New hacking tools on tap from Anonymous at this week's Black Hat
New generation of the Low Orbit Ion Canon, a malware maker and an Auto-own Windows kit
Because there are always big product announcements just before a big tech trade show: here are some highlights of the products coming out in time for or being announced at the Black Hat conference in Las Vegas this week:
Anonymous, already up for a Pwnie Award at Black Hat for its hack of HBGary, is also up for as many silver bracelets as the FBI and British police can award it.
Now it's making even more contributions to the state of the hacking art, with a replacement for the DDOS-attack software Low Orbit Ion Cannon (LOIC), which it made available to "members" (as it calls them) to use in its various operations.
The method relies on resource exhaustion –launching so many processes that the server is eventually overwhelmed – rather than flat-out drowning it in a flood of page requests, as in a DDOS attack.
Attacks are launched from the client side, sending a script along with a normal request to the target server.
Getting the server to accept the request and embedded script is a trick, but once it has done so, it continues to render new editions of it until the server crashes, according to a story in TheTechHerald, which interviewed one of the Anon involved in the development.
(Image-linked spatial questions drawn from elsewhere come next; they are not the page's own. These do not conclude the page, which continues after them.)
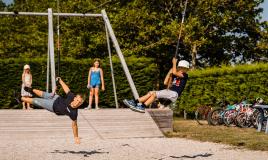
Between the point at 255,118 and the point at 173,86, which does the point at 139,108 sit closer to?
the point at 173,86

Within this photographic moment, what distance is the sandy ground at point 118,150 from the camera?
1160 centimetres

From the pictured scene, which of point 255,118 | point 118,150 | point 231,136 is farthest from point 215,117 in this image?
point 118,150

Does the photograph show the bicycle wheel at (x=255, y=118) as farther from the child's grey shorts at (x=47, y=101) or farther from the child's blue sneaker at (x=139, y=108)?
the child's grey shorts at (x=47, y=101)

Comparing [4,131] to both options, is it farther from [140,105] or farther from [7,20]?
[7,20]

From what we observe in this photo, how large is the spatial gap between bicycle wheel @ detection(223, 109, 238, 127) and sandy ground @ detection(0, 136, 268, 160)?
5.09m

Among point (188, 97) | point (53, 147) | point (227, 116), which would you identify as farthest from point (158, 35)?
point (53, 147)

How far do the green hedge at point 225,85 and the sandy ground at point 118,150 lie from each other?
7020 millimetres

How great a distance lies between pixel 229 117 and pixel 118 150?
843 centimetres

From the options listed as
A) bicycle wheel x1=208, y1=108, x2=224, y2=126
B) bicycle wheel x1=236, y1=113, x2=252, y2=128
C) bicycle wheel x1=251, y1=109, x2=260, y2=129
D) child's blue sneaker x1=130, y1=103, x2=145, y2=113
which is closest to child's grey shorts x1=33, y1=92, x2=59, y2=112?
child's blue sneaker x1=130, y1=103, x2=145, y2=113

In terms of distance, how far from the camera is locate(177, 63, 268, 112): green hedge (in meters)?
21.6

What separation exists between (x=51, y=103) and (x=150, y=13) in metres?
25.2

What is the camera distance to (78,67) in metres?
24.6

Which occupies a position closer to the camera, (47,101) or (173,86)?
(47,101)

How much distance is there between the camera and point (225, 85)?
2384cm
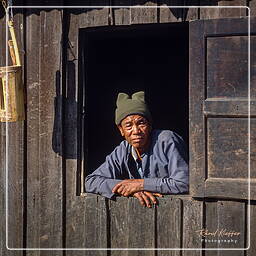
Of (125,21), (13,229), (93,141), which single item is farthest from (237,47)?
(93,141)

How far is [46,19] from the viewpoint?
493 cm

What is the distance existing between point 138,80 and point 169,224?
3601 millimetres

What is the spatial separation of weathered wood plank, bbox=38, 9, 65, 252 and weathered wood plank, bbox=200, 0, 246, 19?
1.42 metres

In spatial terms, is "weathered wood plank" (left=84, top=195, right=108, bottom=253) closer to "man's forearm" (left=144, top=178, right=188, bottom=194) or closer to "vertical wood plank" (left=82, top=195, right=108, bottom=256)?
"vertical wood plank" (left=82, top=195, right=108, bottom=256)

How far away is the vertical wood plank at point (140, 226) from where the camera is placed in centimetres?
474

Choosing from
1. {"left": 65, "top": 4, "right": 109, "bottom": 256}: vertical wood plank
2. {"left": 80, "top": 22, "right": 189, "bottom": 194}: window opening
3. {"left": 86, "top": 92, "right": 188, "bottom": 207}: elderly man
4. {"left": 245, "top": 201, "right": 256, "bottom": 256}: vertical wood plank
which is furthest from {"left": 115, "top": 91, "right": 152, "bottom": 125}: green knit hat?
{"left": 80, "top": 22, "right": 189, "bottom": 194}: window opening

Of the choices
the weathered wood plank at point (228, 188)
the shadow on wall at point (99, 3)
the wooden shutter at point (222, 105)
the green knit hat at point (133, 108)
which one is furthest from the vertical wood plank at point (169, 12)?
the weathered wood plank at point (228, 188)

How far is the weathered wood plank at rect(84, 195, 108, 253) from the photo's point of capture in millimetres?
4836

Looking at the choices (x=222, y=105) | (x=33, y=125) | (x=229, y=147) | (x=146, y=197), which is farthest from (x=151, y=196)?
(x=33, y=125)

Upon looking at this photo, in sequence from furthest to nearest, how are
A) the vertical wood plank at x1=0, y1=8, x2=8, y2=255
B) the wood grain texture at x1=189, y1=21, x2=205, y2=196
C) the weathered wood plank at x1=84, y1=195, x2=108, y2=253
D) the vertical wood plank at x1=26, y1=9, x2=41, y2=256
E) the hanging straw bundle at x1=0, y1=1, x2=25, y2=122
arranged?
the vertical wood plank at x1=0, y1=8, x2=8, y2=255
the vertical wood plank at x1=26, y1=9, x2=41, y2=256
the weathered wood plank at x1=84, y1=195, x2=108, y2=253
the hanging straw bundle at x1=0, y1=1, x2=25, y2=122
the wood grain texture at x1=189, y1=21, x2=205, y2=196

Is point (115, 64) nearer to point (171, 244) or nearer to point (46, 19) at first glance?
point (46, 19)

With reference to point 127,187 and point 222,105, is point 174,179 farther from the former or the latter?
point 222,105

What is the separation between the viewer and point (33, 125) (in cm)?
499

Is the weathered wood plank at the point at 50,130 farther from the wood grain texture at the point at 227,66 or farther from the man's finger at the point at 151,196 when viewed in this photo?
the wood grain texture at the point at 227,66
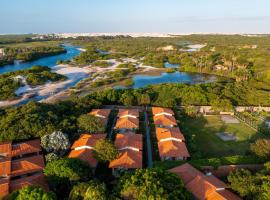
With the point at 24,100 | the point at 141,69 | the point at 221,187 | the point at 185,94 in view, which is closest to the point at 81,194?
the point at 221,187

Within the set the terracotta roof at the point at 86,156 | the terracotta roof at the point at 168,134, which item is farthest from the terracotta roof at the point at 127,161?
the terracotta roof at the point at 168,134

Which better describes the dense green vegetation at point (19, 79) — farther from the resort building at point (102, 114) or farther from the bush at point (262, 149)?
the bush at point (262, 149)

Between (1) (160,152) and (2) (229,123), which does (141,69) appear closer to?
(2) (229,123)

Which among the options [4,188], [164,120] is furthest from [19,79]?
[4,188]

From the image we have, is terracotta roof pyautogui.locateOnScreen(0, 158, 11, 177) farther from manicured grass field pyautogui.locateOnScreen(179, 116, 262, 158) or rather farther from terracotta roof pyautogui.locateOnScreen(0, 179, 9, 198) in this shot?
manicured grass field pyautogui.locateOnScreen(179, 116, 262, 158)

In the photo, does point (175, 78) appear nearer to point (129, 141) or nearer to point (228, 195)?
point (129, 141)
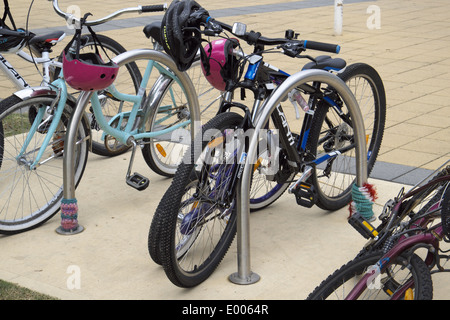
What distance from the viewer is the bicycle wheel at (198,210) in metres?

Seventeen seconds of it spiked PasteBin.org, where many Anonymi post their digital loot, and brought the system down.
A different set of malicious tools dubbed AnonWare is a framework for malware development, rather than being malware itself.
The code, written in C#, automates some of the process of virus-writing to make things easier on beginners and more efficient for experienced virus writers, according to a TechHerald interview with the developer.
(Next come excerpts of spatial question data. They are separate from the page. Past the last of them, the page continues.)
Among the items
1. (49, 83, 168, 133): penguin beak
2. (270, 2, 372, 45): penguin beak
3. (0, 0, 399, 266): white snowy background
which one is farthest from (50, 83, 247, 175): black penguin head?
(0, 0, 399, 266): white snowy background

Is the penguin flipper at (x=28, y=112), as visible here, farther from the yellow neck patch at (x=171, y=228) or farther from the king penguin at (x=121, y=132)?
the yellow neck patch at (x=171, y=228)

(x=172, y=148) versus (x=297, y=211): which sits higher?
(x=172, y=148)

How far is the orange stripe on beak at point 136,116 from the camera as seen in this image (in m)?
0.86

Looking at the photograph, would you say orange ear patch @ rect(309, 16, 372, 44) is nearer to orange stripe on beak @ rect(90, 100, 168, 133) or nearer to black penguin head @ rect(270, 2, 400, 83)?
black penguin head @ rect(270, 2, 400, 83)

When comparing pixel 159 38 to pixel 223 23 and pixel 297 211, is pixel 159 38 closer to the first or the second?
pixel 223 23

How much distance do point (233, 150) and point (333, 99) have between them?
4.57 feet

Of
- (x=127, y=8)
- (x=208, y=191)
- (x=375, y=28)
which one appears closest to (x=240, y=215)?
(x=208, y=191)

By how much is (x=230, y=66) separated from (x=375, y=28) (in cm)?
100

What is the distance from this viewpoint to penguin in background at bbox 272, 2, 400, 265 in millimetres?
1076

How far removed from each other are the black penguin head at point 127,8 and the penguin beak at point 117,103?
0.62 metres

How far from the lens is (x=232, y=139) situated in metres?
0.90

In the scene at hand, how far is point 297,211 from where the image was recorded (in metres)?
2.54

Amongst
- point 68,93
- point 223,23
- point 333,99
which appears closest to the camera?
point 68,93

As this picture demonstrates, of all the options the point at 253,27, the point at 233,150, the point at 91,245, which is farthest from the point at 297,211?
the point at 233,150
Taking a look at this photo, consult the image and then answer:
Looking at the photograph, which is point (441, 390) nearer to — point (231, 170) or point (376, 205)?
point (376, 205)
“Ultimately, I would love for it to become the de-facto standard for open source viruses…really hoping that people start sending in code improvements so that AnonWare can begin to reach this goal.”
Fat chance, according to a Sophos researcher also quoted in the story, who called it an unimpressive, amateurish ad-hoc C# compiler that doesn't do much of anything for anyone they couldn't do with a different compiler.
Also hitting the streets in time for Black Hat is an "auto-hacking" app called winAUTOPWN that bundles together more than 500 exploits for known security flaws in commercial software, executables to run some of the better exploits, a multi-threaded PortScanner and an exploit-loading framework. (Documentation – PDF).
It's designed to crack a target with as little intervention (or chance of leaving tracks and getting caught) as possible on the part of the hacker.
I'm sure they'll be on display at the booths on the show floor, probably with plenty of schwag to hand out to passers by.